Steroids: Most people who have adult Still’s disease require treatment with steroids, such as prednisone. These powerful drugs reduce inflammation, but may lower your body’s resistance to infections and increase your risk of developing osteoporosis.

Methotrexate: The medication methotrexate (Trexall) is often used in combination with prednisone, which allows the prednisone dose to be reduced.

Biologic response modifiers: Drugs such as infliximab (Remicade), adalimumab (Humira) and etanercept (Enbrel) have shown some promise, but their long-term benefit is still unknown. If other medications haven’t worked, your doctor may suggest trying anakinra (Kineret), tocilizumab (Actemra) or rituximab (Rituxan).

How to manage AOSD?

Rest as needed. You may feel more tired than usual. Try not to do too much during the day. You may need to rest your hands or wrists if you work on a computer or

Manage stress: Stress is the main trigger for AOSD flares. Try listening to music, talking to someone, or doing things that make you feel calm. Talk to your healthcare provider if you are having trouble managing stress.

Apply ice: Ice helps relieve joint pain and reduces swelling. Use a cold pack, or put crushed ice in a plastic bag. Cover it with a towel before you apply it. Apply ice for 15 to 20 minutes every hour, or as directed.

Apply heat: Heat helps relieve joint and muscle pain. Use a heat pack, or soak a wash cloth in warm water.
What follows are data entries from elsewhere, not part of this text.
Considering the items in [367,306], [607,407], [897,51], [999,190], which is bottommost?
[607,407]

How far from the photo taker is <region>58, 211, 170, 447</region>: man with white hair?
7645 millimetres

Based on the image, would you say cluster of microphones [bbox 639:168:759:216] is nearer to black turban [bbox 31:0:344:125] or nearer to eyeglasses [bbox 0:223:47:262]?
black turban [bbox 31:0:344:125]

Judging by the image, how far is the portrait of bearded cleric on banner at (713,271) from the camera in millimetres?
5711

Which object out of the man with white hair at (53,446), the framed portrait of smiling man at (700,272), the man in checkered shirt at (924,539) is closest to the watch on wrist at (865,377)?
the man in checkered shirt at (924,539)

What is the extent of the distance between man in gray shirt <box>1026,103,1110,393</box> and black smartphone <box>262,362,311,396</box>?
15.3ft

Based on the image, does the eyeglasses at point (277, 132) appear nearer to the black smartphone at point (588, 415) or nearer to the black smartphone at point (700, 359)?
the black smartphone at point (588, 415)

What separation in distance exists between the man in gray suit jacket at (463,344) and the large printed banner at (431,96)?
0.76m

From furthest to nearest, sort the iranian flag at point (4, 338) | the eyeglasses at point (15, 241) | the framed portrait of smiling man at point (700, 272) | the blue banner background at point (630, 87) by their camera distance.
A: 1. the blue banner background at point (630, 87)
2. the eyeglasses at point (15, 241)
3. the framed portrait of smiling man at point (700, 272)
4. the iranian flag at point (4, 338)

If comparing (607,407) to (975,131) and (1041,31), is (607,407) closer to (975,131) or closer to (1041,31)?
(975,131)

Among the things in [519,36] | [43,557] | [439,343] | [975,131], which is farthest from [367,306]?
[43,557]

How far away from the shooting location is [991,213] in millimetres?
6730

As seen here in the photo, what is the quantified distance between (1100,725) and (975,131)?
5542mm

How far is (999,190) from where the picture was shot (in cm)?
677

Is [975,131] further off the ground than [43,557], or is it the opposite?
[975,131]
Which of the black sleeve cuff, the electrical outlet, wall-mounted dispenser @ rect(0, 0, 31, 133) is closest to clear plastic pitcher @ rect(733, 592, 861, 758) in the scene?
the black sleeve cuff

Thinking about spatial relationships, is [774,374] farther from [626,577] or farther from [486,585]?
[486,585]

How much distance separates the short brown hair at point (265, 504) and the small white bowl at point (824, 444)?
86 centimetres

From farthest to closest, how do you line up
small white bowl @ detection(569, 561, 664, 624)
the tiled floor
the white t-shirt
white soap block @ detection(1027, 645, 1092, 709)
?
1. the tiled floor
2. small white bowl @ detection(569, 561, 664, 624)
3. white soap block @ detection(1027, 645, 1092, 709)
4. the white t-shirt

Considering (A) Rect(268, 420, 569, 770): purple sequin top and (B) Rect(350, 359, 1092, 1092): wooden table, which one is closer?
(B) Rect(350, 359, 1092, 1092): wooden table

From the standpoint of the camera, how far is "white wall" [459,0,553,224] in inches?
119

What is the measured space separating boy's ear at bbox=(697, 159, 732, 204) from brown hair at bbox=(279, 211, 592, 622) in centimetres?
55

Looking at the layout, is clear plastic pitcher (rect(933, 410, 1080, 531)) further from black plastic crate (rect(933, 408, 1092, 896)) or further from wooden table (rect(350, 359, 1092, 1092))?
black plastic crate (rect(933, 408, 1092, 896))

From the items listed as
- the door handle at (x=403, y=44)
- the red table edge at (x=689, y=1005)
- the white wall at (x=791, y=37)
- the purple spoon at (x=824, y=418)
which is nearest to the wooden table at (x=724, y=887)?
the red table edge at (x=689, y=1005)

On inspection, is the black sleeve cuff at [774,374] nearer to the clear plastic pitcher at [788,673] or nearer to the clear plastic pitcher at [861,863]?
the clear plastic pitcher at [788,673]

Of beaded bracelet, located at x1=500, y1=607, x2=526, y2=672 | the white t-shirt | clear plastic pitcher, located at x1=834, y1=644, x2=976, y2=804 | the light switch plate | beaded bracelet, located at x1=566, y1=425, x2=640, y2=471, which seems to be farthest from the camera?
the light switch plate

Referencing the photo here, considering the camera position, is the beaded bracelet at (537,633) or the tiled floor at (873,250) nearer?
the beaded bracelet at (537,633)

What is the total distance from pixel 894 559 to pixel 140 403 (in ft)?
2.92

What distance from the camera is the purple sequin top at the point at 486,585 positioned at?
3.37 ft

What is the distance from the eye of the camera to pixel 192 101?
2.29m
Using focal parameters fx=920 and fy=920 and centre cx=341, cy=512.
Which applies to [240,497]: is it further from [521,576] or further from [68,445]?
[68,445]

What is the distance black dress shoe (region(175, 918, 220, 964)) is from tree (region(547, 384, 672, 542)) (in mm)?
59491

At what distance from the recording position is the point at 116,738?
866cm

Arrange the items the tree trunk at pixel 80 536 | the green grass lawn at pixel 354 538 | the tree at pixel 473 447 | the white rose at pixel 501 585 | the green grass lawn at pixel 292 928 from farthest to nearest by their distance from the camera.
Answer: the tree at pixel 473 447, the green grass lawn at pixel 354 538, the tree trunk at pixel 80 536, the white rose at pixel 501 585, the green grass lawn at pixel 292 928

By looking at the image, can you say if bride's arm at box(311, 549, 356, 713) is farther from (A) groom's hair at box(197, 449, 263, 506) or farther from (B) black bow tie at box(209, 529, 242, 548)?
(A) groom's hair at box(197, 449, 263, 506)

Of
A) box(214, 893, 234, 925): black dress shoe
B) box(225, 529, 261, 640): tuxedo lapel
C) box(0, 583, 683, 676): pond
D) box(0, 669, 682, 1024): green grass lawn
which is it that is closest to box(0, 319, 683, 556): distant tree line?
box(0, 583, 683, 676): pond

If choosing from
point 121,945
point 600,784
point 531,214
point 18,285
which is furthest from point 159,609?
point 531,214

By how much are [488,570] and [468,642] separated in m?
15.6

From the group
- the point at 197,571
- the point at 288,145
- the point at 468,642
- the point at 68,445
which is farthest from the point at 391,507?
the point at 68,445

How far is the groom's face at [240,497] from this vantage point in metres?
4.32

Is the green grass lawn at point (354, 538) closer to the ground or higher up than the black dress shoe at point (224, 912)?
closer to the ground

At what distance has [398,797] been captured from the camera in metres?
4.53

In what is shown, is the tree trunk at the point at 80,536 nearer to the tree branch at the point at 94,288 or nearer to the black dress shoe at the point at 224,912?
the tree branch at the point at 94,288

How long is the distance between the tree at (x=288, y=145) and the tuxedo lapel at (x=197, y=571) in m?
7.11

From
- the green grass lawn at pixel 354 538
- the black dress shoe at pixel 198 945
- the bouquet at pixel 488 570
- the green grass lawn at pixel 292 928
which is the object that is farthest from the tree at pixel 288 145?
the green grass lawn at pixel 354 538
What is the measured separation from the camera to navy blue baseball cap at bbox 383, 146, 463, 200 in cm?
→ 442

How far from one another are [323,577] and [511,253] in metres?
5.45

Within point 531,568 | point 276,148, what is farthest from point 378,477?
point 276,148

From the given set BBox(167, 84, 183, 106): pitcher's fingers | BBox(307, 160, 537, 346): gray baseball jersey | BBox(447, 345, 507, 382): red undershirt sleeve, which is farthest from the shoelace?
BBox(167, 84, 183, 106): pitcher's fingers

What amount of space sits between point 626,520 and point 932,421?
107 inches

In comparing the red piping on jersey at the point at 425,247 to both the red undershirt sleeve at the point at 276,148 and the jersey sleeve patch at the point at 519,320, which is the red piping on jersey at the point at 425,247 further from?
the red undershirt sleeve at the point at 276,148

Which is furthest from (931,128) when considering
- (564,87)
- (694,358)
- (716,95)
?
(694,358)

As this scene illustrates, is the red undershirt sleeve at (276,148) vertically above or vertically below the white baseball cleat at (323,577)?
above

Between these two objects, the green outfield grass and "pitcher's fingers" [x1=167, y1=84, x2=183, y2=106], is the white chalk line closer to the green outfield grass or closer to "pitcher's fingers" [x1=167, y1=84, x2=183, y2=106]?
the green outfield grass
Wring out the extra water before you apply it. Apply heat for 20 minutes every hour, or as directed.

Exercise as directed: Exercise may help your joints feel less stiff. Exercise can also help you manage stress. Ask your healthcare provider how much exercise you need each day. Your provider can also tell you the exercises that are best for you. You will want to move your joints and muscles, but you need to be careful to prevent injury.

Keep taking your medicine, even if you feel better: AOSD flares come and go. In between flares, you might feel well. It is important to keep taking your medicine as directed. DMARDs need to be taken to help keep AOSD from getting worse.

Steroids help reduce inflammation. Do not stop taking steroids suddenly. A sudden stop can be dangerous. Your healthcare provider will help you take less medicine over time until you can stop safely.